Without skipping anything, write out each record below exactly.

:::::

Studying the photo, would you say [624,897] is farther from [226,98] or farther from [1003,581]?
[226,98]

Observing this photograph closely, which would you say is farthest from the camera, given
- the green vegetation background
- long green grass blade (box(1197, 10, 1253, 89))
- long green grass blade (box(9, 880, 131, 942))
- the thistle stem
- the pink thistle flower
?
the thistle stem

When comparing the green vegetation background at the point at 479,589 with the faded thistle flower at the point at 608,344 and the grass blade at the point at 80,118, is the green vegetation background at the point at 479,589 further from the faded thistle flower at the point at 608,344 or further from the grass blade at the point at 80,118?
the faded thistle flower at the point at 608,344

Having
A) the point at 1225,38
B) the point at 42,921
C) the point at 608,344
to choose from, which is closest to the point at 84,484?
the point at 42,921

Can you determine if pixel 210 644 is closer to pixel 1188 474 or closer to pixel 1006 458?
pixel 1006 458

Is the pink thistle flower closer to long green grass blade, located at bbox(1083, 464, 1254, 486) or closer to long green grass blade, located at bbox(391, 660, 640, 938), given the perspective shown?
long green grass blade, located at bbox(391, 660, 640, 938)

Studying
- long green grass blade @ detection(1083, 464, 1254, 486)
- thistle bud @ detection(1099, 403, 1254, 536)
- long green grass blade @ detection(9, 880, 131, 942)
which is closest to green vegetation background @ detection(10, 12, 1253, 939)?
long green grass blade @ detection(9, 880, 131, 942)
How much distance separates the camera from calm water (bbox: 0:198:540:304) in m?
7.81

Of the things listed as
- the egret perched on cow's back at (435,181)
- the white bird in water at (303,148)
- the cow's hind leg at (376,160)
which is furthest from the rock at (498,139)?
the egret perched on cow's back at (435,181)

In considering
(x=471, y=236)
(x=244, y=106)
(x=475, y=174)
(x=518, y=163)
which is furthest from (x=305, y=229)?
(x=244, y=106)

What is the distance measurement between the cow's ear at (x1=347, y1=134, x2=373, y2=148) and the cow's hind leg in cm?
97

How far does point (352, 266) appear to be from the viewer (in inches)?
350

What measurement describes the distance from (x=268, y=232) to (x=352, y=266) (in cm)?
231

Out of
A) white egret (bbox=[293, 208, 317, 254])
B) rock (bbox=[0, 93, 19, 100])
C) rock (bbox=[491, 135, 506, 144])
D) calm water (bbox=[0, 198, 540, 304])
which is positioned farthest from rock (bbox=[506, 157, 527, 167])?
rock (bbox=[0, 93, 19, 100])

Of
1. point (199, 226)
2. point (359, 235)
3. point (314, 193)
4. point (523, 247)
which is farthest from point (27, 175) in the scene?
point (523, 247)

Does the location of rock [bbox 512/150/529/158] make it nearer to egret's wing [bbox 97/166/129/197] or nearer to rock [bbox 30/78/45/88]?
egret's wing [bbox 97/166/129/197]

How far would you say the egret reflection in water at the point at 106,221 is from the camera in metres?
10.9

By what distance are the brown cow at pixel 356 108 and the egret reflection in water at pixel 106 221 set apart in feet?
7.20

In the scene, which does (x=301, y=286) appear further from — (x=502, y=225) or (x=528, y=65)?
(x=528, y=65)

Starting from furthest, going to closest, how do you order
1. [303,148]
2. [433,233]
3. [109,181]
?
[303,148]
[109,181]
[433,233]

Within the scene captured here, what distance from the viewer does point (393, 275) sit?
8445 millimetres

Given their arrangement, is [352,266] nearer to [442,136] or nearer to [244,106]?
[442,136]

:::::

▸ ANSWER IN FULL
Studying the photo, would you say [624,897] is farther from [226,98] or farther from [1003,581]?
[226,98]

Observing this photograph closely, which would you say is farthest from the camera, given
- the green vegetation background
- long green grass blade (box(1197, 10, 1253, 89))
- long green grass blade (box(9, 880, 131, 942))
- the thistle stem
- the pink thistle flower
?
the thistle stem

When comparing the green vegetation background at the point at 479,589 with the faded thistle flower at the point at 608,344 and the grass blade at the point at 80,118, is the green vegetation background at the point at 479,589 further from the faded thistle flower at the point at 608,344 or further from the grass blade at the point at 80,118?
the faded thistle flower at the point at 608,344

Having
A) the point at 1225,38
B) the point at 42,921
C) the point at 608,344
to choose from, which is closest to the point at 84,484?
the point at 42,921

Can you determine if pixel 210 644 is closer to pixel 1188 474 or closer to pixel 1006 458?
pixel 1006 458

Is the pink thistle flower closer to long green grass blade, located at bbox(1083, 464, 1254, 486) or closer to long green grass blade, located at bbox(391, 660, 640, 938), given the perspective shown?
long green grass blade, located at bbox(391, 660, 640, 938)

Studying
- long green grass blade @ detection(1083, 464, 1254, 486)
- thistle bud @ detection(1099, 403, 1254, 536)
- long green grass blade @ detection(9, 880, 131, 942)
which is closest to green vegetation background @ detection(10, 12, 1253, 939)?
long green grass blade @ detection(9, 880, 131, 942)
How much distance separates the camera from calm water (bbox: 0:198:540:304) in m?
7.81

Of the things listed as
- the egret perched on cow's back at (435,181)
- the white bird in water at (303,148)
- the cow's hind leg at (376,160)
which is furthest from the rock at (498,139)?
the egret perched on cow's back at (435,181)

In considering
(x=471, y=236)
(x=244, y=106)
(x=475, y=174)
(x=518, y=163)
which is furthest from (x=305, y=229)?
(x=244, y=106)

What is the distance measurement between the cow's ear at (x1=347, y1=134, x2=373, y2=148) and the cow's hind leg in cm?
97

How far does point (352, 266) appear to be from the viewer (in inches)?
350

What measurement describes the distance from (x=268, y=232) to (x=352, y=266) (in cm)?
231

Out of
A) white egret (bbox=[293, 208, 317, 254])
B) rock (bbox=[0, 93, 19, 100])
C) rock (bbox=[491, 135, 506, 144])
D) calm water (bbox=[0, 198, 540, 304])
which is positioned farthest from rock (bbox=[506, 157, 527, 167])?
rock (bbox=[0, 93, 19, 100])

Of
1. point (199, 226)
2. point (359, 235)
3. point (314, 193)
4. point (523, 247)
which is farthest from point (27, 175) in the scene?
point (523, 247)

Does the location of rock [bbox 512/150/529/158] make it nearer to egret's wing [bbox 97/166/129/197] or nearer to rock [bbox 30/78/45/88]?
egret's wing [bbox 97/166/129/197]

How far would you say the egret reflection in water at the point at 106,221 is from the camera in metres?
10.9

By what distance are the brown cow at pixel 356 108 and the egret reflection in water at pixel 106 221 set apart in feet?
7.20

In the scene, which does (x=301, y=286) appear further from — (x=502, y=225) or (x=528, y=65)?
(x=528, y=65)

Starting from furthest, going to closest, how do you order
1. [303,148]
2. [433,233]
3. [109,181]
?
[303,148]
[109,181]
[433,233]

Within the scene captured here, what distance from the viewer does point (393, 275) sit?
8445 millimetres

Given their arrangement, is [352,266] nearer to [442,136] or nearer to [244,106]?
[442,136]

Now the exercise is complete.